Vacuum Tube - Cooling

Cooling

Like any electronic device, vacuum tubes produce heat while operating. This waste heat is one of the principal factors that affect tube life. In power amplifiers, the majority of this waste heat originates in the anode though screen grids may also require cooling. For example, the screen grid in an EL34 is cooled by two small radiators or "wings" near the top of the tube. A tube's heater (filament) also contributes to the total waste heat. A tube's data sheet will normally identify the maximum power that each element may safely dissipate.

The method of anode cooling is dependent on the construction of the tube itself. Tubes used in consumer equipment have internal anodes, so cooling occurs through black body radiation from the anode (plate) to the glass envelope; natural convection (air circulation) then removes the heat from the envelope. Tube shields that aided heat dispersal can be retrofitted on certain types of tube; they improve heat conduction from the surface of the tube to the shield itself by means of tens of copper tongues in contact with the glass tube, and have an opaque, black outside finish for improved heat radiation.
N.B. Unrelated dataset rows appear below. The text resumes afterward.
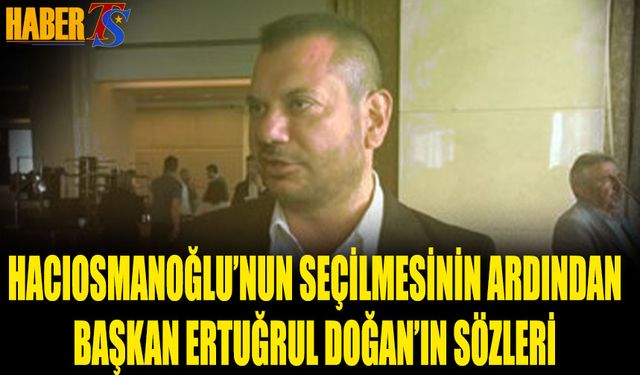 İbrahim Hacıosmanoğlu'nun Seçilmesinin Ardından Ertuğrul Doğan'ın Sözleri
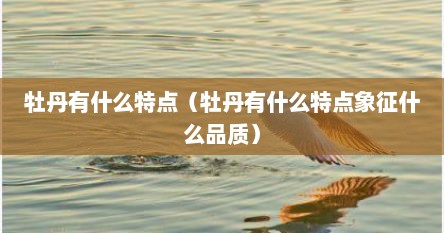 牡丹有什么特点（牡丹有什么特点象征什么品质）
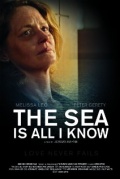 The Sea Is All I Know - трейлер и описание.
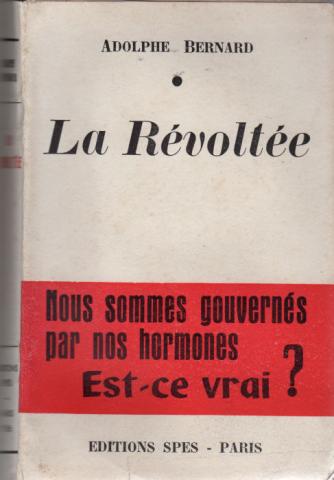 Varia (livres/magazines/divers) - SPES - Adolphe BERNARD - La Révoltée - Nous sommes gouvernés par nos hormones. est-ce vrai ?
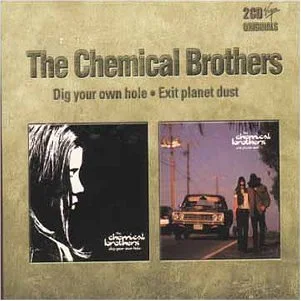 Dig Your Own Hole / Exit Planet Dust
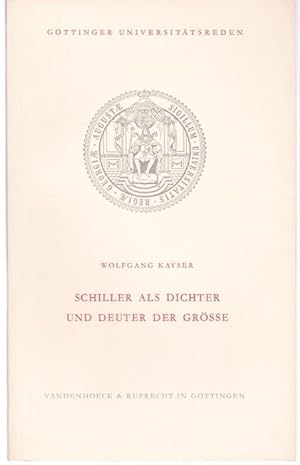 Bild des Verkufers fr Schiller als Dichter und Deuter der Grsse (= Gttinger Universittsreden, 26) zum Verkauf von Graphem. Kunst- und Buchantiquariat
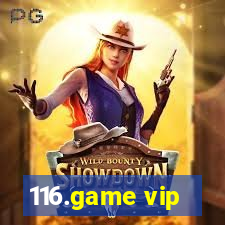 116.game vip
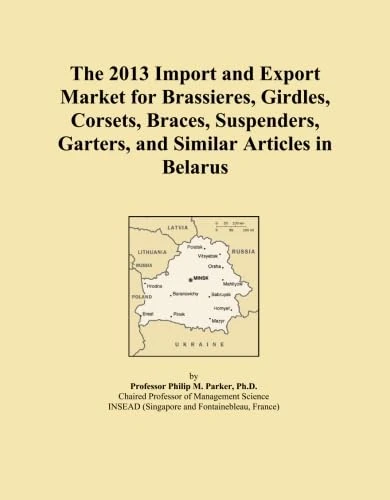 The 2013 Import and Export Market for Brassieres, Girdles, Corsets, Braces, Suspenders, Garters, and Similar Articles in Belarus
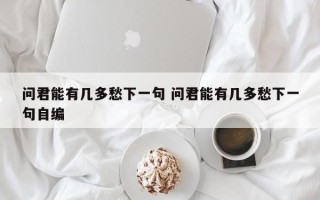 问君能有几多愁下一句 问君能有几多愁下一句自编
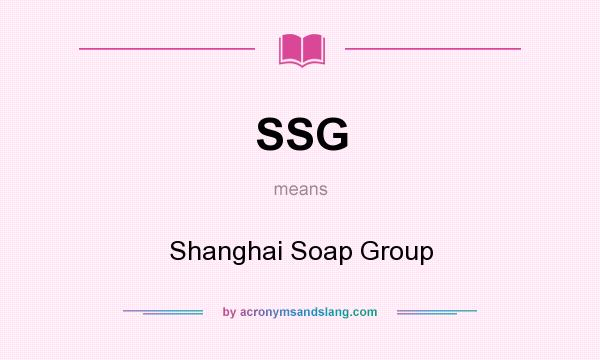 What does SSG mean? It stands for Shanghai Soap Group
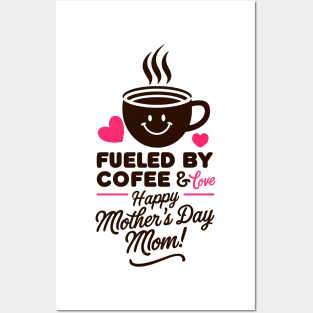 Fueled by Coffee and love Happy mother's day Mom | Mother's day | Mom lover gifts Posters and Art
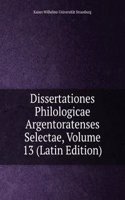 Dissertationes Philologicae Argentoratenses Selectae, Volume 13 (Latin Edition)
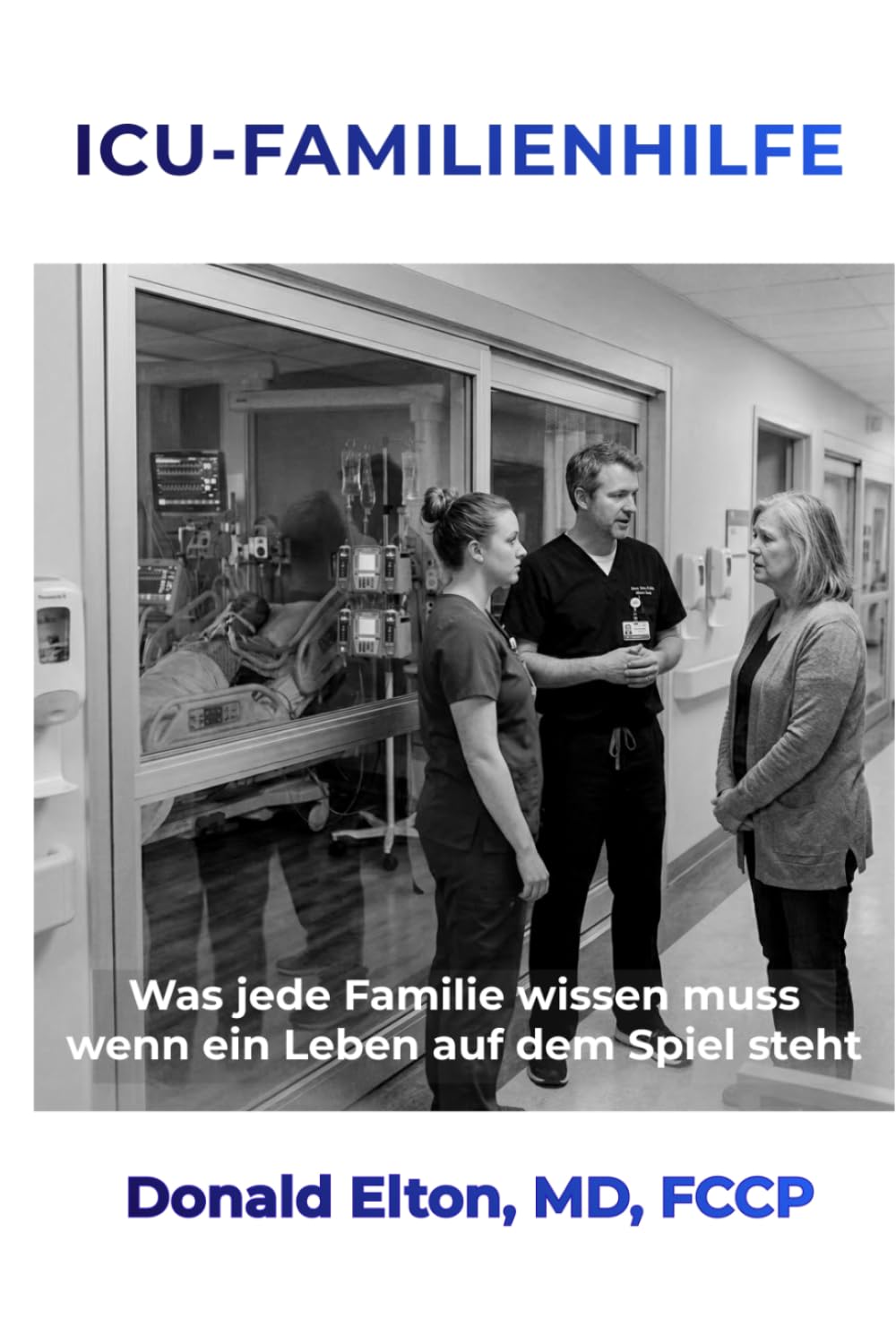 ICU-FAMILIENHILFE: Was jede Familie wissen muss, wenn ein Leben auf dem Spiel steht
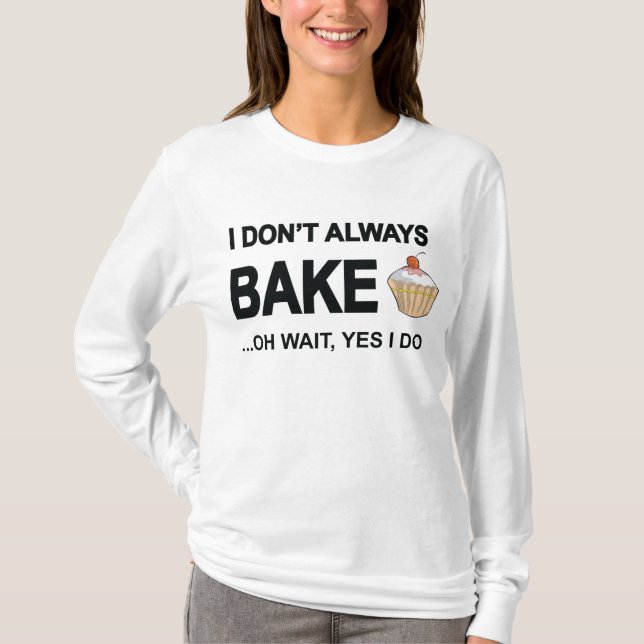 Jag bakar inte alltid… oh väntan, ja som jag gör! tee (Framsida)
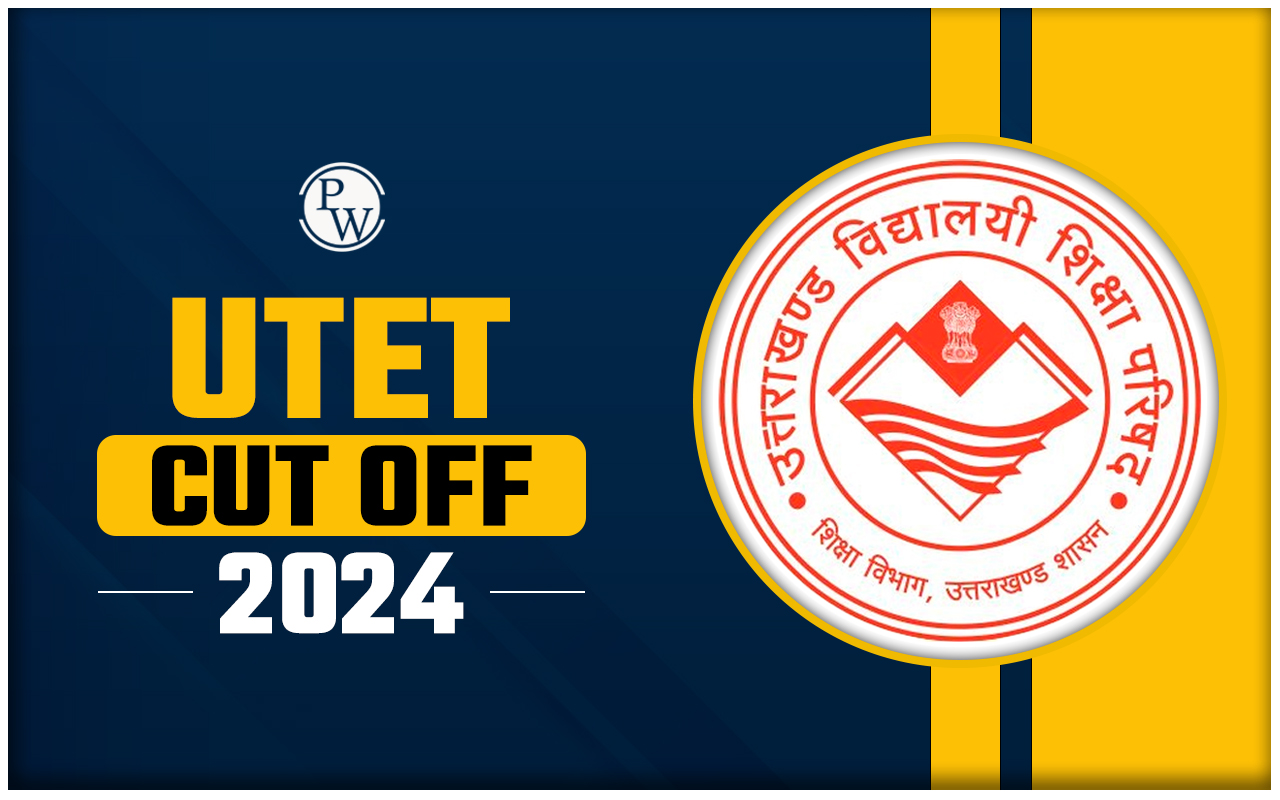 UTET Cut Off Marks 2024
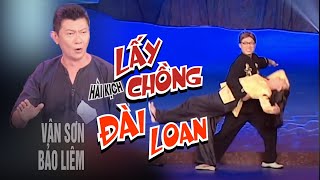 VAN SON 😊 Hài Kịch  LẤY CHỒNG ĐÀI LOAN  Vân Sơn  Bảo Liêm VanSonBolero [upl. by Billi457]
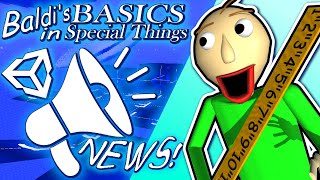 We're Switching To Unity! (Baldi's Basics in Special Things)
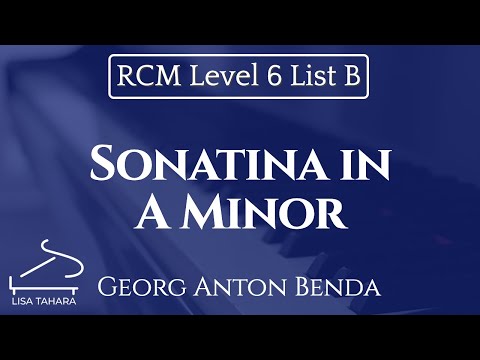 Sonatina in A Minor by Georg Anton Benda (RCM Level 6 List B - 2015 Piano Celebration Series)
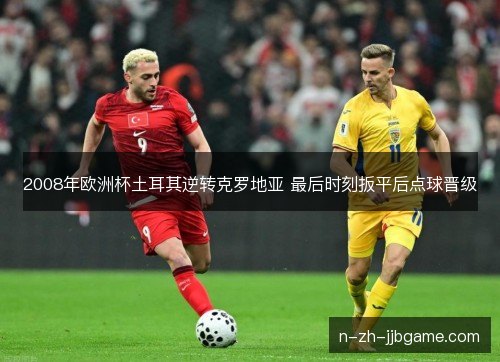 2008年欧洲杯土耳其逆转克罗地亚 最后时刻扳平后点球晋级 2008年欧洲杯土耳其逆转克罗地亚 最后时刻扳平后点球晋级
The ability to remove heat may be further increased by forced-air cooling, and adding an external heat sink attached to the anode through the tube's enclosure. These measures are both implemented in the 4-1000A transmitting tube, whose anode was designed to operate while red hot, dissipating up to one kilowatt.

The amount of heat that may be removed from a tube with an internal anode is limited. Tubes with external anodes may be cooled using forced air, water, vapor, and multiphase. The 3CX10,000A7 is an example of a tube with an external anode cooled by forced air. Water, vapor, and multiphase cooling techniques all depend on the high specific heat and latent heat of water. The water-cooled 80 kg, 1.25 MW 8974 is among the largest commercial tubes available today.

In a water-cooled tube, the anode voltage appears directly on the cooling water surface, thus requiring the water to be an electrical insulator to prevent high voltage leakage through the cooling water to the radiator system. Water as usually supplied has ions which conduct electricity; deionized water, a good insulator, is required. Such systems usually have a built-in water-conductance monitor which will shut down the high-tension supply (often tens of kilovolts) if the conductance {measured in Mhos} becomes too high.